OrderMinHash API

The OrderMinHash class provides functionality for sketching sequences and computing similarities or distances between them. This class is particularly suited for biological sequence analysis.

C++ Interface

OrderMinHash()

Constructs an OrderMinHash object with default parameters.

void buildSketch(char *seqNew)

Builds the OrderMinHash sketch. If seqNew is NULL, the sketch is rebuilt using the existing data. This is useful when parameters are changed, and a new sketch needs to be created.

Parameters:
  • seqNew (char**): A pointer to the sequence for sketching. If NULL, rebuilds the sketch with existing data.

double similarity(OrderMinHash &omh2)

Computes the similarity between two OrderMinHash sketches.
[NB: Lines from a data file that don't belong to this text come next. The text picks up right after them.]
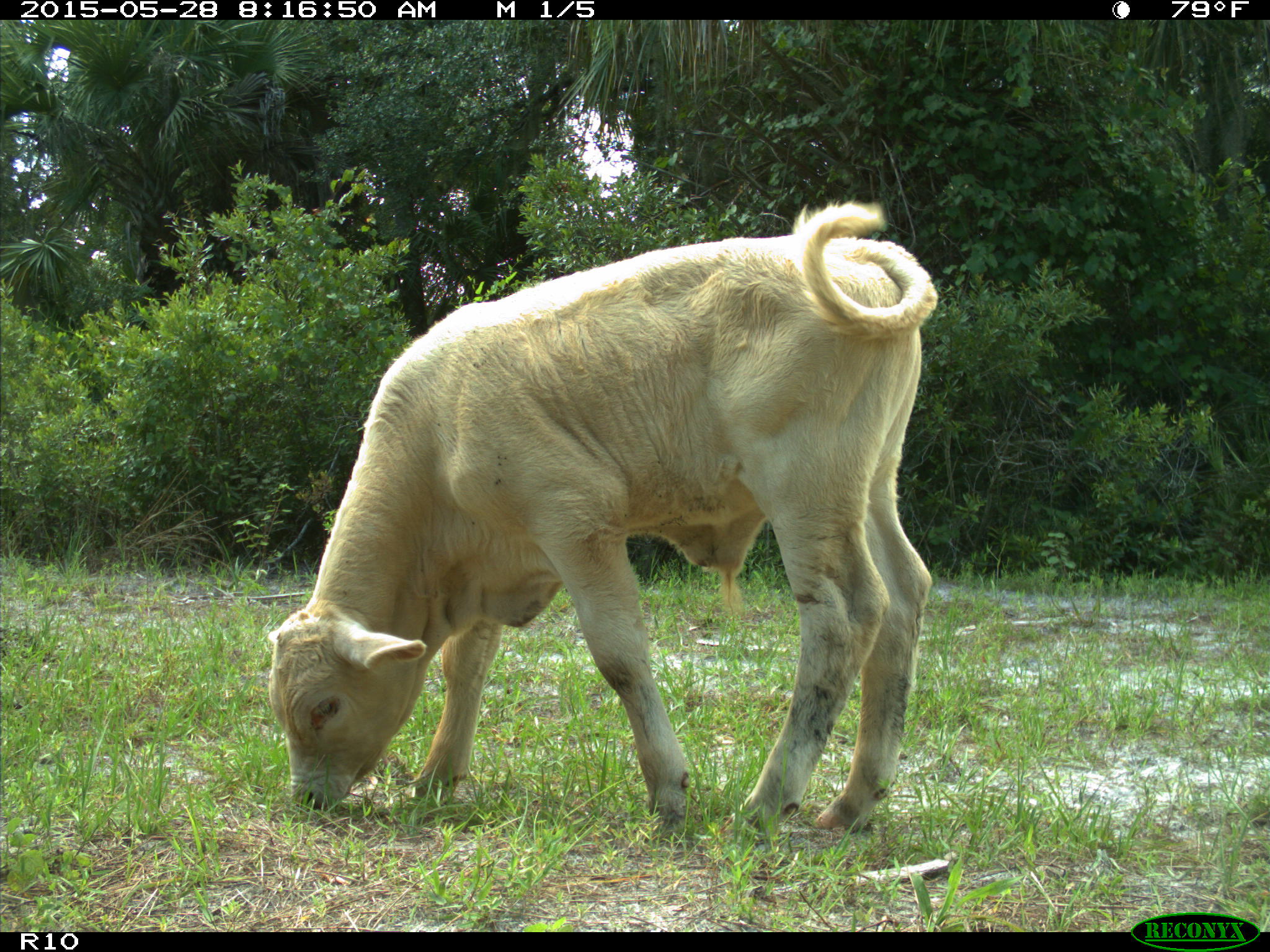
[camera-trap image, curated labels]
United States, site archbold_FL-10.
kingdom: Animalia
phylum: Chordata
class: Mammalia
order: Artiodactyla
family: Bovidae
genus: Bos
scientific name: Bos taurus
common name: domestic cow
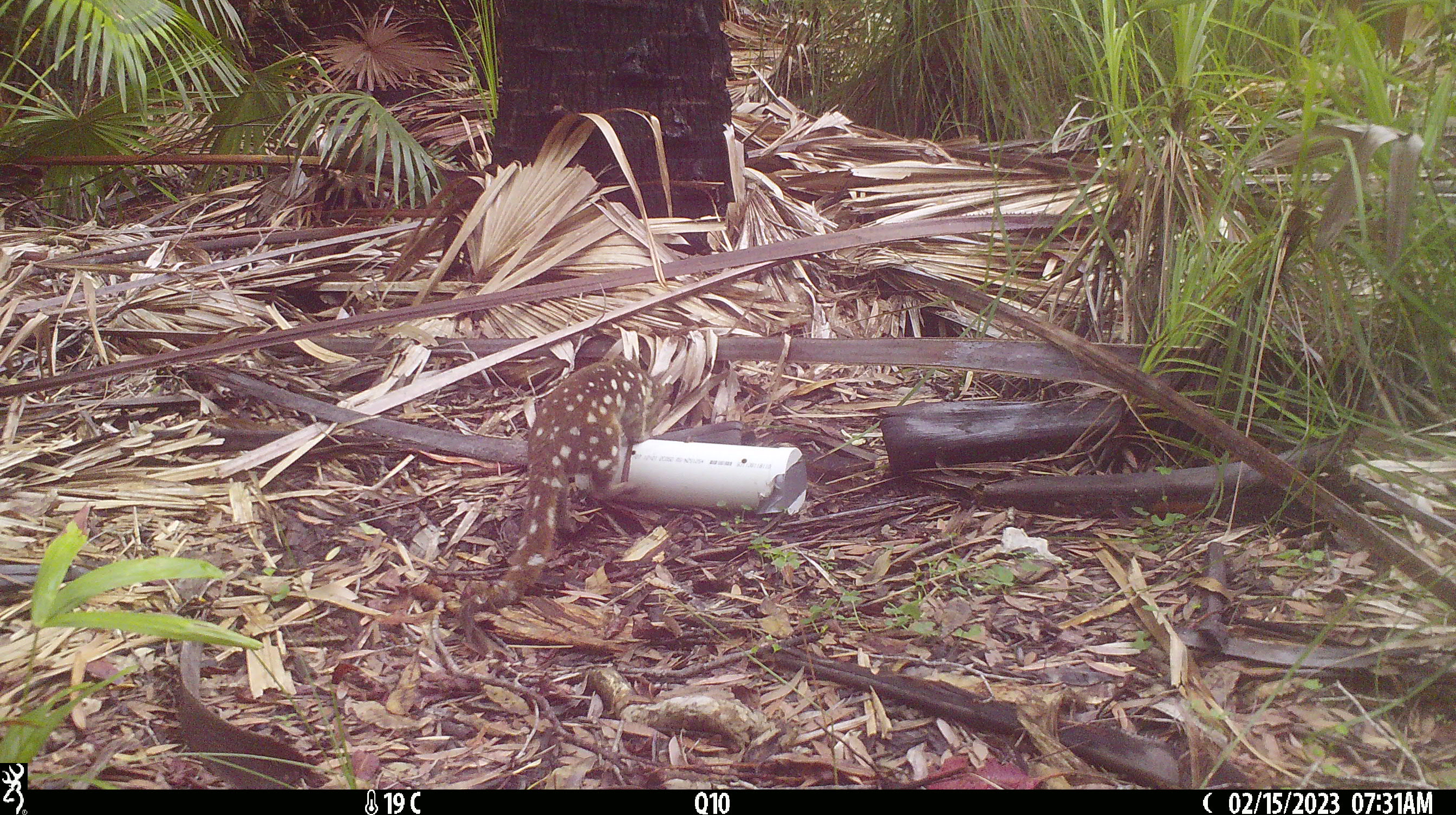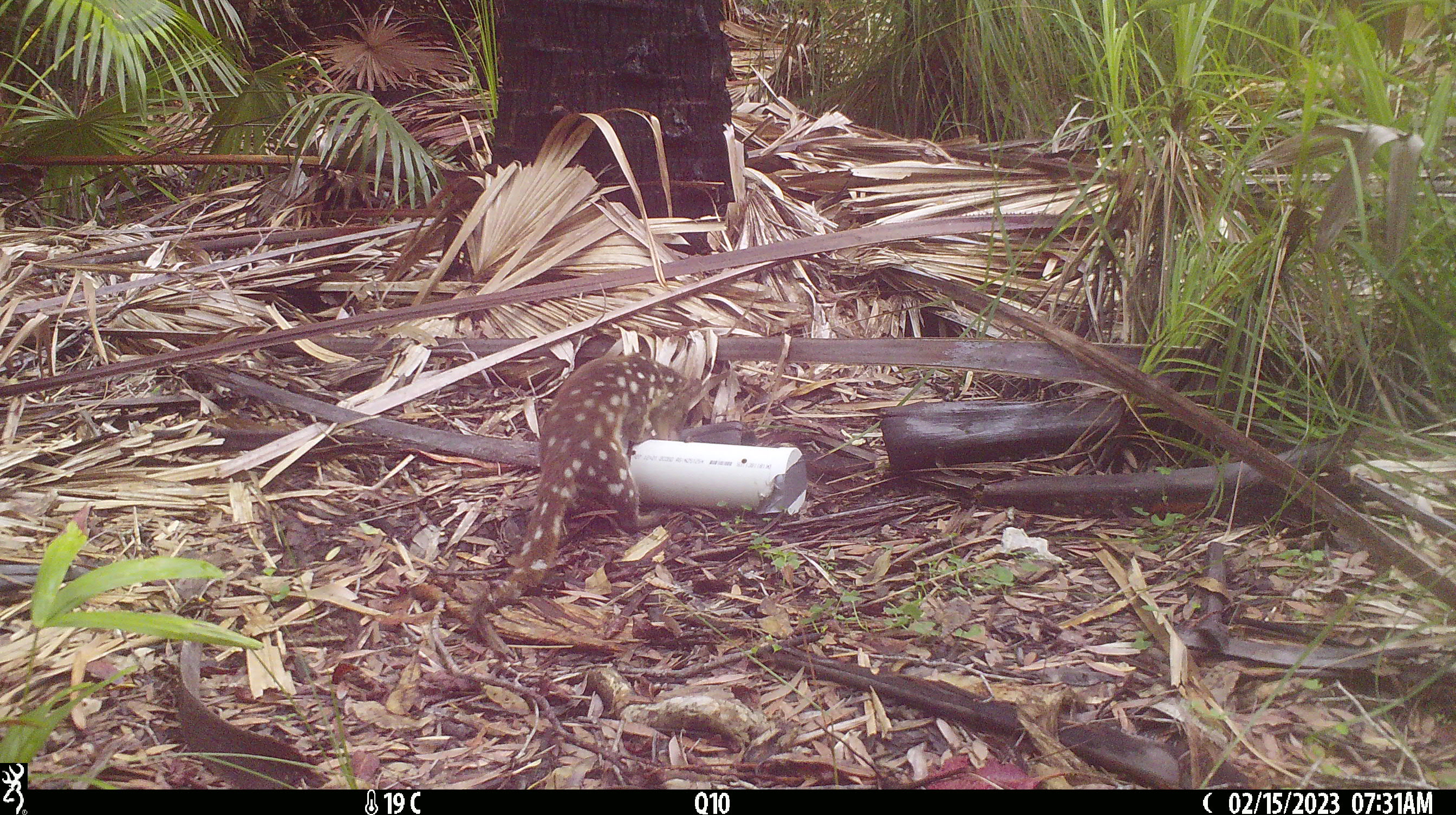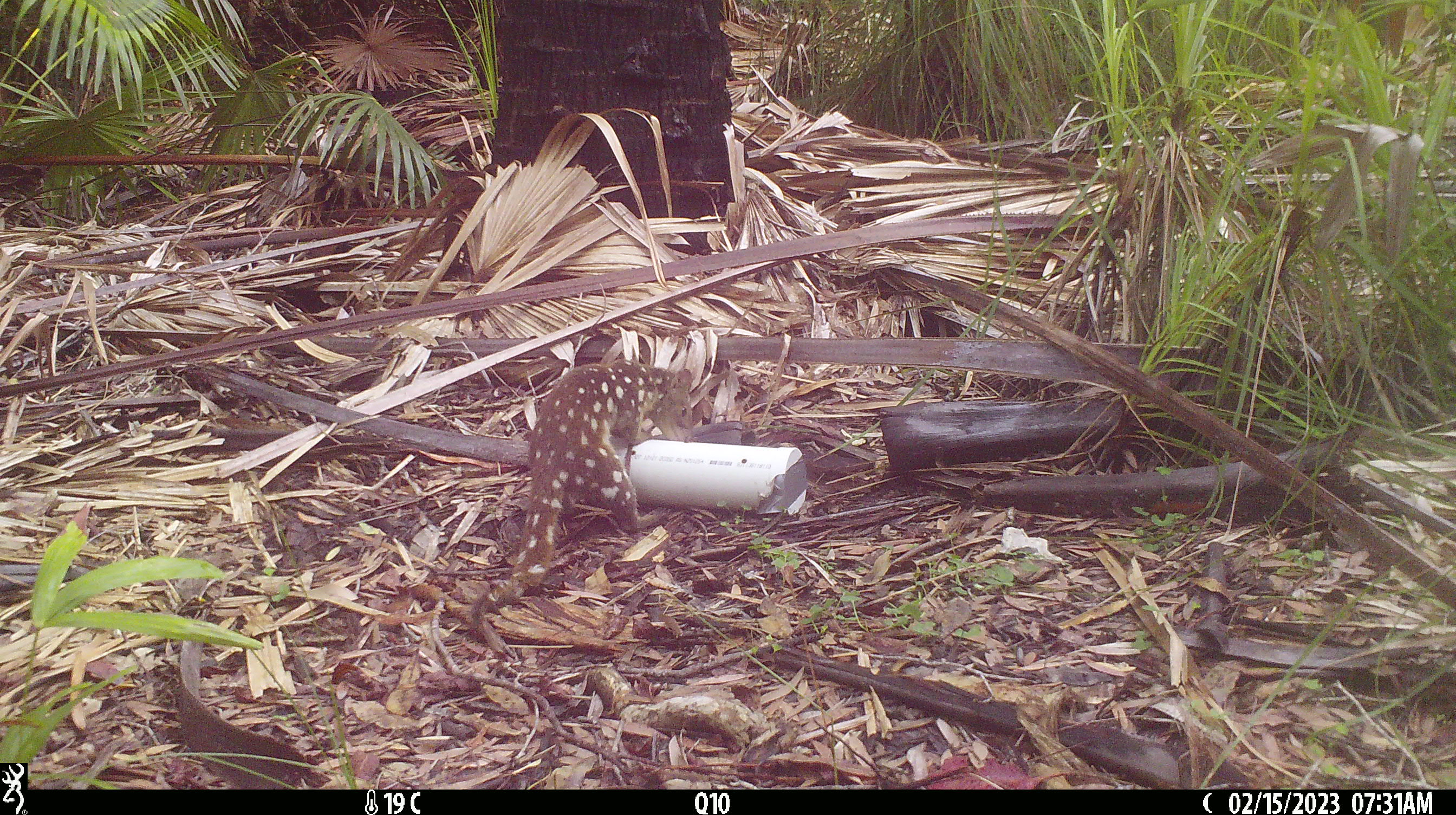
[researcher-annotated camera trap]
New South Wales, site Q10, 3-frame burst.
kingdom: Animalia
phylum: Chordata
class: Mammalia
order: Dasyuromorphia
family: Dasyuridae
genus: Dasyurus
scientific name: Dasyurus maculatus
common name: spotted-tailed quoll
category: quoll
This is a proxy for edit distance and does not calculate Jaccard similarity.

Parameters:
  • omh2 (OrderMinHash&): The other OrderMinHash object to compare.

Returns:
  • double: The similarity score.

double distance(OrderMinHash &omh2)

Computes the distance between two OrderMinHash sketches. The distance is defined as (1.0 - text{similarity}).

Parameters:
  • omh2 (OrderMinHash&): The other OrderMinHash object to compare.

Returns:
  • double: The distance score.

void setK(int k)

Sets the k-mer size parameter. Default is 21.

Parameters:
  • k (int): The k-mer size.

void setL(int l)

Sets the l parameter, typically between 2 and 5. Default is 2.

Parameters:
  • l (int): The l parameter value.

void setM(int m)

Sets the m parameter. Default is 500.

Parameters:
  • m (int): The m parameter value.

void setSeed(uint64_t seedNew)

Sets the seed value for the random generator. Default is 32.

Parameters:
  • seedNew (uint64_t): The new seed value.

void setReverseComplement(bool isRC)

Specifies whether to deal with reverse complement sequences. Default is false.

Parameters:
  • isRC (bool): true to consider reverse complements, false otherwise.

int getK()

Returns the k-mer size parameter.

Returns:
  • int: The k-mer size.

int getL()

Returns the l parameter value.

Returns:
  • int: The l parameter value.

int getM()

Returns the m parameter value.

Returns:
  • int: The m parameter value.

uint64_t getSeed()

Returns the random generator seed value.

Returns:
  • uint64_t: The seed value.

bool isReverseComplement()

Indicates whether reverse complement sequences are considered.

Returns:
  • bool: true if reverse complements are considered, false otherwise.

Python Interface

class OrderMinHash

Represents the Python interface for OrderMinHash.

build_sketch(seqNew: Optional[str])

Builds the OrderMinHash sketch. If seqNew is None, rebuilds the sketch using existing data.

Parameters:
  • seqNew (Optional[str]): The sequence to sketch. If None, rebuilds the sketch with existing data.

similarity(omh2: OrderMinHash) float

Computes the similarity between two OrderMinHash sketches.

Parameters:
  • omh2 (OrderMinHash): The other OrderMinHash object to compare.

Returns:
  • float: The similarity score.

distance(omh2: OrderMinHash) float

Computes the distance between two OrderMinHash sketches.

Parameters:
  • omh2 (OrderMinHash): The other OrderMinHash object to compare.

Returns:
  • float: The distance score.

set_k(k: int)

Sets the k-mer size parameter. Default is 21.

Parameters:
  • k (int): The k-mer size.

set_l(l: int)

Sets the l parameter, typically between 2 and 5. Default is 2.

Parameters:
  • l (int): The l parameter value.

set_m(m: int)

Sets the m parameter. Default is 500.

Parameters:
  • m (int): The m parameter value.

set_seed(seed: int)

Sets the seed value for the random generator. Default is 32.

Parameters:
  • seed (int): The new seed value.

set_reverse_complement(isRC: bool)

Specifies whether to deal with reverse complement sequences. Default is False.

Parameters:
  • isRC (bool): True to consider reverse complements, False otherwise.